I palinsesti della morte inscrittisi sugli occhi
quando a notte dei commiati la bottega è chiusa
tutto attorno è spento e intorno tremuli i ceroni,
quando tutto è di silenzio foschi tremano sui muri
i lumi accesi colle lacrime al commiato meridiano,
I palinsesti della vita che si sporgon sulla morte.
Gli argini di mattutine dita come petali di strazio
che si allungano nel pianto e sondano una stanca
posa opaca sul cereo amorfo del tuo viso.
Gli argini di voci esuste che sedute fan corolla,
tese a lutto e tumide si slavano sul corpo
sigillato in un vestito bruno d'assi oblunghe.
L'aria immobile, l'odore del silenzio, la linfa reclina
dei fiori, ressa che d'incenso la navata strozza di respiro
a sprazzi, nel silenzio insano delle genti che si torcono
in penombra, in cerca di memoria.

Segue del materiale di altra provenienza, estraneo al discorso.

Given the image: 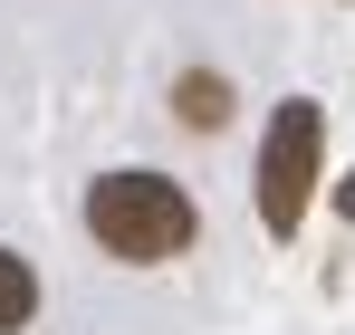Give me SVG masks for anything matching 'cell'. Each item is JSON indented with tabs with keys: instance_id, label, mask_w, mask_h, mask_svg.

Un cesto ciascuno di
spettri di scene passate, un prato di candele a izzarvi:
- E il sole sgargiante fuori, appeso al pomeriggio.
La prua rapace del carro mette rotta verso il colle
Testimone a specchio il mare arretra e svela secche
le reti pregne di tue impronte. Le simmetrie di bosso
calibrate lungo l'ultimo selciato, il verricello incontro
la tua indifferenza, di corde l'avvinghia poi l'issa
verso il buco pronto di mattoni attorno, per celarti.
Non ci sono scale al cielo di parole De profundis
Solo l'umido rabbuio del sepolcro, il fasto della chiesa
a mezzogiorno, la veglia di mattina sulle panche d'obitorio.
I palinsesti della morte, la durata d'un dettaglio, con
L'opzione che dilati all'infinito e tu, incastrato
in mezzo, contemplante all'infinito un universo tuo.